To be done:
Write the next part of the post below about exaggerated claims for subliminal recordings, starting right after its final sentence.

More power than your body has room for!

I recently stumbled across a post on a forum where one of the people posting in the thread stated that they were using subliminals by a producer who had "what may be the most powerful subliminals on earth" because he uses 1 septillion different voices at a time, and they're all adjusted by pitch to allow the subconscious to differentiate and understand them.

For reference in the rest of this post, I quote: "The affirmations are repeated 1.8×e^4240 times per second. and he says " I made enough different pitches of the voices to attempt to replicate 1,000,000,000,000,000,000,000,000 (1 septillion) different voices" such that the subconscious can tell apart the different layers."

I'm going to give it the benefit of the doubt and say they must have been joking, because it would be so far beyond ludicrous to believe this to be true that you'd have to completely ignore even the smallest hints of logic, reason and common sense.  But in case they weren't, and someone actually believes claims like this, let's look at this with some logic and show why it's so ridiculous that there are no words in the English language that adequately describe how ridiculous, preposterous and flat out insane it actually is... 

1.8×e^4240 (1.8 to the 4240th power) translates to "Overflow: the result couldn’t be calculated" in the scientific calculator running on my production system.  Each one of those 4,240 represents the original number (1.8) being multiplied by itself as many times as the exponent; that's what a "power" means.  So in this case, 1.8 multiplied by itself again and again, a total of 4,240 times. 

The number that results is so stupendously large that it is absolutely meaningless outside of exponential format, and no human could possibly ever even hope to comprehend it. I suspect that outside of certain niche scientific fields, it is far beyond absurdly useless in it's size.

Stored data:

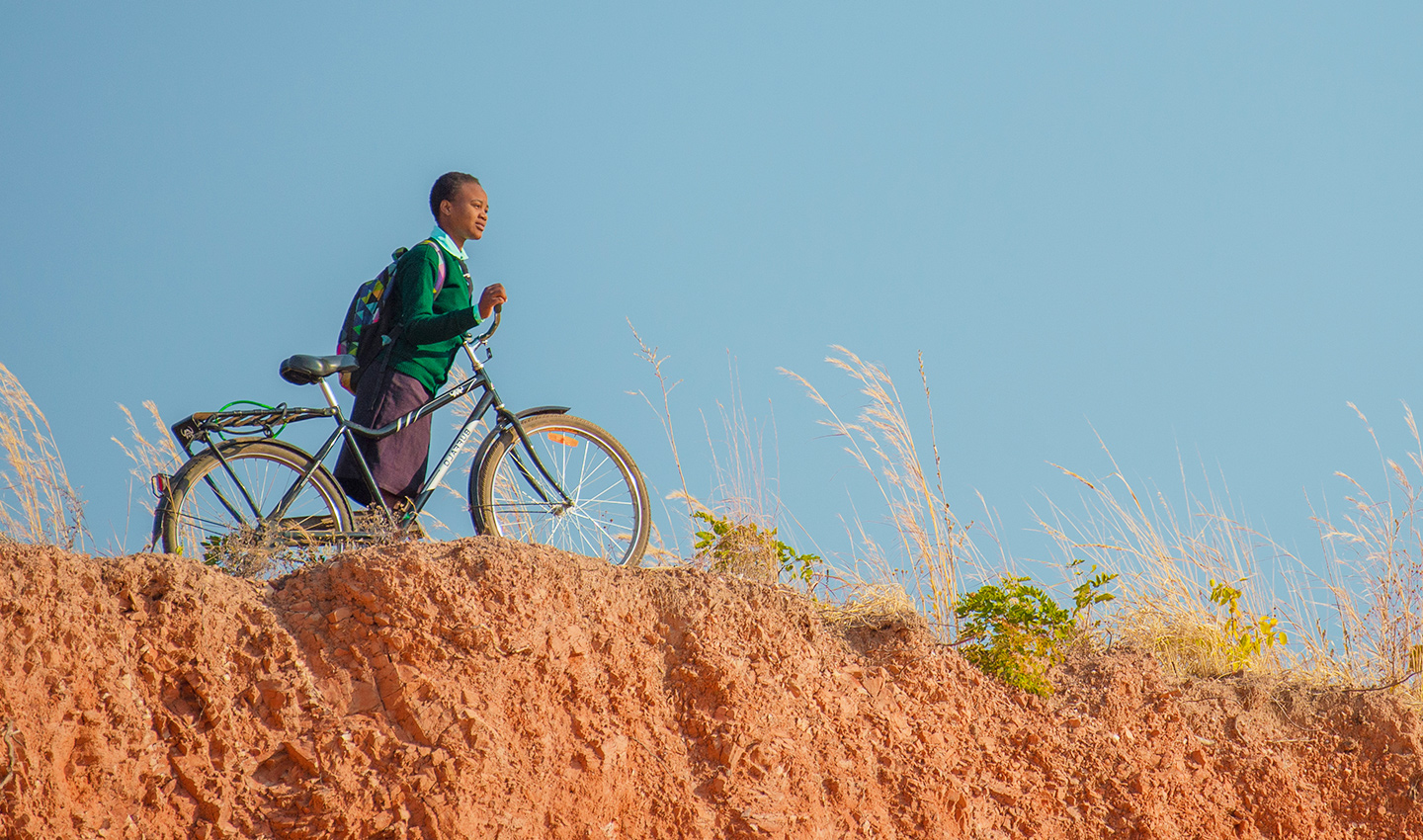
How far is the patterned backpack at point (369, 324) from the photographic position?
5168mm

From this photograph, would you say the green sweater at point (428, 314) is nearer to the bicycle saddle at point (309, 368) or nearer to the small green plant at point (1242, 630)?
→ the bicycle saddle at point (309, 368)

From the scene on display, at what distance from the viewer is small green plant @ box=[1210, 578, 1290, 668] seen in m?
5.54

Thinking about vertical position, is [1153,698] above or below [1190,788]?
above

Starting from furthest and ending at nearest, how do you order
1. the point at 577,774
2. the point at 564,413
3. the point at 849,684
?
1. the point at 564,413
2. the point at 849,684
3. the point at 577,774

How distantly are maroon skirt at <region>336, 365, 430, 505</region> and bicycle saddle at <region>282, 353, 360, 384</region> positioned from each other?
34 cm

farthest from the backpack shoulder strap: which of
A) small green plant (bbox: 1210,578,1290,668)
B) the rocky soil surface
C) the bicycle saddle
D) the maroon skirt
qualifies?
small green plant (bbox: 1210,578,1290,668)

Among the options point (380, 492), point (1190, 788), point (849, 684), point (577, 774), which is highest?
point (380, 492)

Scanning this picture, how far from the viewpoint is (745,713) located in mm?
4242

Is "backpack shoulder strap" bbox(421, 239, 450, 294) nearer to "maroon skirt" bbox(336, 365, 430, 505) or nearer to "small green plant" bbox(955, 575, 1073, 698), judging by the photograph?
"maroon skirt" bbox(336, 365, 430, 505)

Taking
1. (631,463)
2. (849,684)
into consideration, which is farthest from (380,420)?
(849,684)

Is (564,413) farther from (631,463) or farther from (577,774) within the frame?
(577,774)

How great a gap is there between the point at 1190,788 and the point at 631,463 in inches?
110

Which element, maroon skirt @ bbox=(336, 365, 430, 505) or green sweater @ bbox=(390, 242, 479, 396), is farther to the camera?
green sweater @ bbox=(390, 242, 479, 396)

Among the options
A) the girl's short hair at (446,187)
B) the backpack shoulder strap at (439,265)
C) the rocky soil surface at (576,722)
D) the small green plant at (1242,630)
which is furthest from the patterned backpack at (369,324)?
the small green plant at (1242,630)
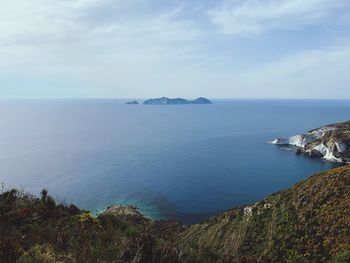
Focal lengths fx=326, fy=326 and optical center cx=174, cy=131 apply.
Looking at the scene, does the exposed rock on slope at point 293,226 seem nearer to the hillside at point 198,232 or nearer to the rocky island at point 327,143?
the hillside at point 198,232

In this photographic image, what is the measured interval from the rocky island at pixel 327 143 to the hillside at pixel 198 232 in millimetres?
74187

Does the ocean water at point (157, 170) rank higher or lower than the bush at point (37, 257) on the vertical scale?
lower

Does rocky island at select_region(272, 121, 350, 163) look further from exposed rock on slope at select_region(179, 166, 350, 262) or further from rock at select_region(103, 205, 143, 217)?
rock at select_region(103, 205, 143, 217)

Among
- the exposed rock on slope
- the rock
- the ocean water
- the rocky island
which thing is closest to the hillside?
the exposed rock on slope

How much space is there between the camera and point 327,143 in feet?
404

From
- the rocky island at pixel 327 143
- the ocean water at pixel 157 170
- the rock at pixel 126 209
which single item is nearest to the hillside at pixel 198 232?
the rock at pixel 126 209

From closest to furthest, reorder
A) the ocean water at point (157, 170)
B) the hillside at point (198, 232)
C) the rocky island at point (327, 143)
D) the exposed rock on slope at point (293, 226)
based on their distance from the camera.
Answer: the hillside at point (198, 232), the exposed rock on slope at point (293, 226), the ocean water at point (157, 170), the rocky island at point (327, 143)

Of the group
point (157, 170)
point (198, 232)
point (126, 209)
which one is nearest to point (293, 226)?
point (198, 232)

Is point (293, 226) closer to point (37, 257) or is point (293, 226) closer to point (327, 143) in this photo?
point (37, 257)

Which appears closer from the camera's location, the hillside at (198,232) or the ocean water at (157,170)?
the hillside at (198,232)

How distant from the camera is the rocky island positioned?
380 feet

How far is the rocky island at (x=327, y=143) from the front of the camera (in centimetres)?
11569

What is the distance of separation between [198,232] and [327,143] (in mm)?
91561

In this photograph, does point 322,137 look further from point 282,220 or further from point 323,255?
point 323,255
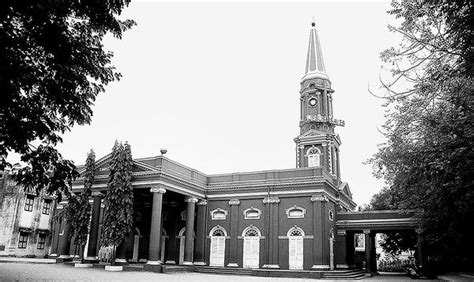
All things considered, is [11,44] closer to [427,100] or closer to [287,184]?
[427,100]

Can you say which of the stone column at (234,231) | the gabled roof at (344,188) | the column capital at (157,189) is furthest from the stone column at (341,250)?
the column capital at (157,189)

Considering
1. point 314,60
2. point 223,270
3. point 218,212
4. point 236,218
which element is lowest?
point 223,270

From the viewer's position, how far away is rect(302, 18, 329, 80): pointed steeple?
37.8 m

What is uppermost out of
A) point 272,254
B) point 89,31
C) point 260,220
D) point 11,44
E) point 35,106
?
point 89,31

Solved problem:
In fact it's so large that no computer or calculator I can find will work with it for me to show how preposterous it is.  They all just throw errors when I enter that value.  That's how ridiculously, insanely preposterous it is.  We can't even work with it.

Let's look at the claim of "a septillion voices all at once", separated by pitch such that all those layers could be told apart by the subconscious.  At least a calculator can represent and work with that number to some degree before it dies of exhaustion!

According to the experiments I have done, the subconscious mind can usually detect audio between a pitch of about 5-15 cycles per second on the low end and around 25,000 cycles per second on the high end.  These appear to be the limits of audio input through the ears, and they far exceed what the conscious mind can detect through the ears, which is typically 20 cycles per second  on the low end to around 14,500 cycles per second on the high end for most people.  Let's presume this gives us 24,995 different whole number values for cycles per second pitches to use.

But if we are trying to divide 1 septillion by 24,995, that means that there must be how many different pitches per whole number of the pitches that a human body can perceive at the subconscious level?  Well, my calculator responds to this calculation with the error message, "Malformed expression".  In other words, this calculation is so preposterous that even a desktop scientific calculator app can't handle it.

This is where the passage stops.